# [Excerpt to read]
....

Global Trade Tariffs, NAFTA, and Used Clothing
Much has been said lately about the U.S. Administration’s strategy on global trade and its trade policy. No one seems to have a clear sense whether that would have a direct impact on the used clothing sector. Maybe because the truth is there’s a lot up in the air right now.
In such a global industry like ours, a protectionist policy might put pressure on international markets overall, slowing down the trade of second hand clothing between nations. On the other hand, a protective approach could be beneficial for our industry. We saw this with the recent resolution to the dispute of the ban of used clothing in the Eastern African Community.
The negotiation of the “new NAFTA” raises special interest, as it involves a large number of American used clothing sellers – charities and private collectors – as well as Canadian graders. When asked about that, members of our industry association – SMART – said that they do not expect a direct impact on used clothing in terms of a change in duties or rules of origin (which helps determine whether an item receives preference). But, again no one can claim the results of these negotiations as of today.
The November midterm elections, and potential changes – or not – to the House and Senate, should give us more insight on this matter. Until then, thrift stores, private collectors, brokers, graders, and final customers overseas, will keep doing what we believe is best for our society and the environment: recycling used clothing and accessories.

....

# [Data supplied]
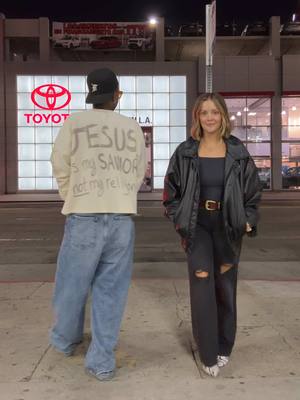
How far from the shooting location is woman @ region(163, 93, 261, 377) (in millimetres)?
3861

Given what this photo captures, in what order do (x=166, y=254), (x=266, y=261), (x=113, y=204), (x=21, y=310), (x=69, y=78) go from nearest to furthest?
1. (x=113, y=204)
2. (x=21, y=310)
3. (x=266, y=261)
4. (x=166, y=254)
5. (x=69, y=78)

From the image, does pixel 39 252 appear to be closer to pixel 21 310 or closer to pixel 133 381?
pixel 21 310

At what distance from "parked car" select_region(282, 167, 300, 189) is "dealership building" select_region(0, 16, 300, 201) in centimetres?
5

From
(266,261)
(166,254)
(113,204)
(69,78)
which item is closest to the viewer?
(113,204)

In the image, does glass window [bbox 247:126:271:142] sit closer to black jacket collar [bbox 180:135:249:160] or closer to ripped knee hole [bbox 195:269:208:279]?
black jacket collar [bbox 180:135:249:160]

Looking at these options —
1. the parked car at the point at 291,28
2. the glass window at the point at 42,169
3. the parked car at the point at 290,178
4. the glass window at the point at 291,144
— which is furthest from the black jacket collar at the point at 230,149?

....

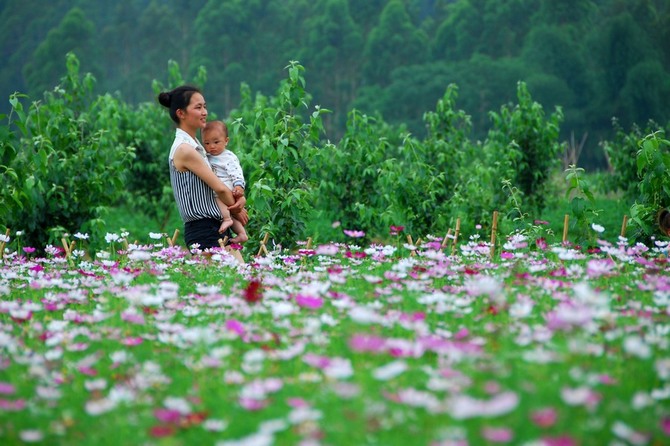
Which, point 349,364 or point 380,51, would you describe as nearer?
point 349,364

....

# [Direction 1]
Using the post on trade tariffs and used clothing, decide whether each statement agrees with the text, answering yes or no and quoting the words that settle it. (a) SMART members expect the new NAFTA to change duties on used clothing directly. (b) Canadian graders are involved in the new NAFTA negotiation. (c) The November midterm elections should give more insight on the matter.
# [Direction 2]
Render this sentence from the post on trade tariffs and used clothing in Spanish: "On the other hand, a protective approach could be beneficial for our industry."
# [Direction 3]
Condense the post on trade tariffs and used clothing into two sentences.

# [Exercise output 1]
(a) No: "they do not expect a direct impact on used clothing in terms of a change in duties or rules of origin"
(b) Yes: "as well as Canadian graders"
(c) Yes: "should give us more insight on this matter"

# [Exercise output 2]
Por otro lado, un enfoque protector podría ser beneficioso para nuestra industria.

# [Exercise output 3]
The effect of U.S. trade policy on used clothing is unclear, since protectionism might slow the second hand clothing trade between nations, yet a protective approach could also benefit the industry, as the resolution of the ban dispute in the Eastern African Community showed. SMART members do not expect the new NAFTA to directly change duties or rules of origin for used clothing, and until the November midterm elections give more insight, the sector will keep recycling used clothing and accessories.